# Thread: prove a vector subspace

1. ## prove a vector subspace

I know i first need to prove that it is empty,

how do i show that the zero vector is in U?

i know I have to take two elements of U and add them and see if I still am in the same space, but really not sure how to?

any help appreciated.

2. ## Re: prove a vector subspace

To show the 0-matrix is in U, you need to verify that:

A0B = B0A, can you do this?

For your next question, suppose that:

AXB = BXA and AYB = BYA.

You must show that A(X+Y)B = B(X+Y)A.

Start by expanding the LHS to get:

A(X+Y)B = (AX + AY)B = AXB + AYB. Do the same for the RHS. What can you say about: A(X+Y)B - B(X+Y)A ?

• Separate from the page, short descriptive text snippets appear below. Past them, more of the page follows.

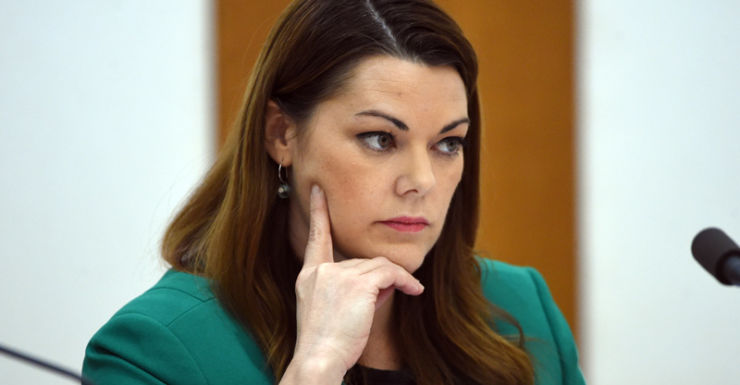 Security staff said they observed Sarah Hanson-Young's every move.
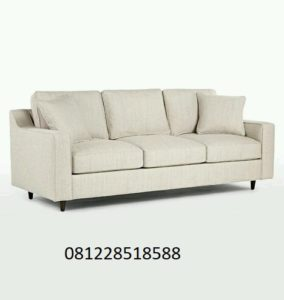 Set Sofa Tamu Mewah Ukiran Duco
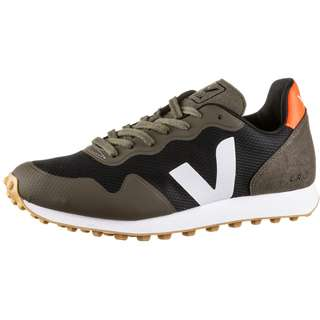 VEJA SDU RT Sneaker black-white-kaki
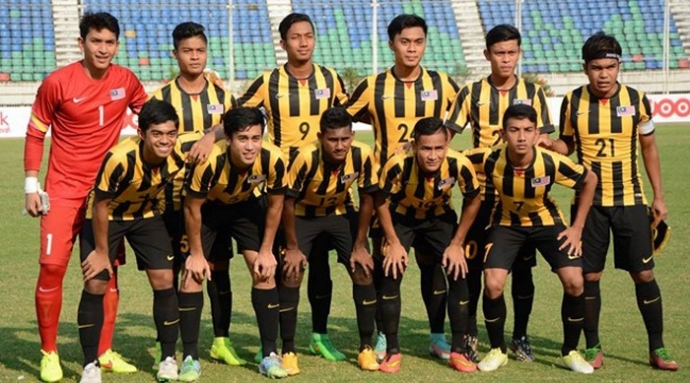 SỐC: U23 Malaysia tính bỏ giải sau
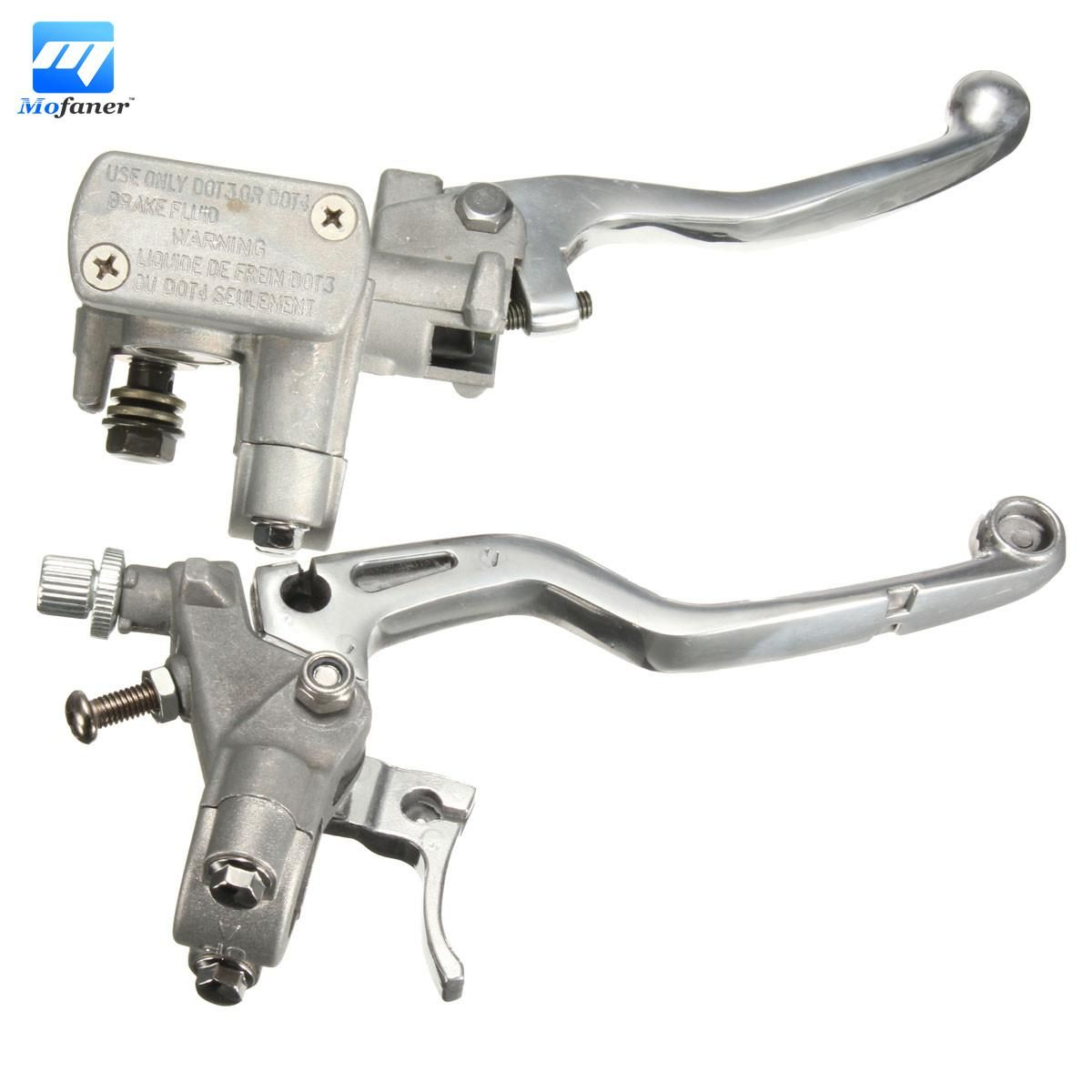 Clutch lever Pair Black Aluminum Motorcycle Brake /& Clutch Lever For Honda CG 125 Cable Front Brake Motorcycle Accessories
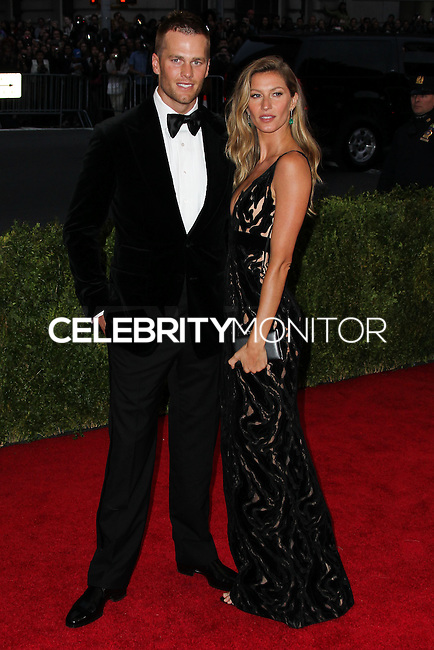 "NEW YORK CITY, NY, USA - MAY 05: Tom Brady, Gisele Bundchen  at the ""Charles James: Beyond Fashion"" Costume Institute Gala held at the Metropolitan Museum of Art on May 5, 2014 in New York City, New York, United States. (Photo by Xavier Collin/Celebrity Monitor)"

3. ## Re: prove a vector subspace

Originally Posted by Deveno
To show the 0-matrix is in U, you need to verify that:

A0B = B0A, can you do this?

For your next question, suppose that:

AXB = BXA and AYB = BYA.

You must show that A(X+Y)B = B(X+Y)A.

Start by expanding the LHS to get:

A(X+Y)B = (AX + AY)B = AXB + AYB. Do the same for the RHS. What can you say about: A(X+Y)B - B(X+Y)A ?
so

AXB + AYB = BXA + BYA

AB( X+Y) = BA(X+Y) ?

does this prove it?

4. ## Re: prove a vector subspace

You don't prove something by starting out with what you're trying to prove. You start with what you're GIVEN.

We want to prove that if X and Y are in U, then X+Y is in U. Maybe this isn't true, we need to find out. What is our criterion for deciding if X,Y are in U? That AXB = BXA, and AYB = BYA. So that is where we start.

So the question is: is it THEN true that:

A(X+Y)B = B(X+Y)A?

Now A(X+Y)B = (A(X+Y))(B) (associative law for matrix multiplication)

= (AX+AY)B (distributive law for matrix muultiplication)

= AXB + AYB (distributive law again).

Since AXB = BXA (given),

= BXA + AYB ....can you continue?

It is NOT true that:

AXB + AYB = BXA + BYA implies AB(X+Y) = BA(X+Y), in general, you can't "treat matrices like numbers" and "change the order of multiplication" (bring stuff "in front"). AB and BA are usually two different matrices.

5. ## Re: prove a vector subspace

And if X in U, show kX in U, k a scalar.

6. ## Re: prove a vector subspace

Originally Posted by Hartlw
And if X in U, show kX in U, k a scalar.
Towards this end, it might be helpful to recall that:

kX = (kI)X and that the matrices kI DO commute with any matrix, so k(AXB) = (kI)(AXB) = A(kI)(XB) = A((kI)(X))B = A(kX)B.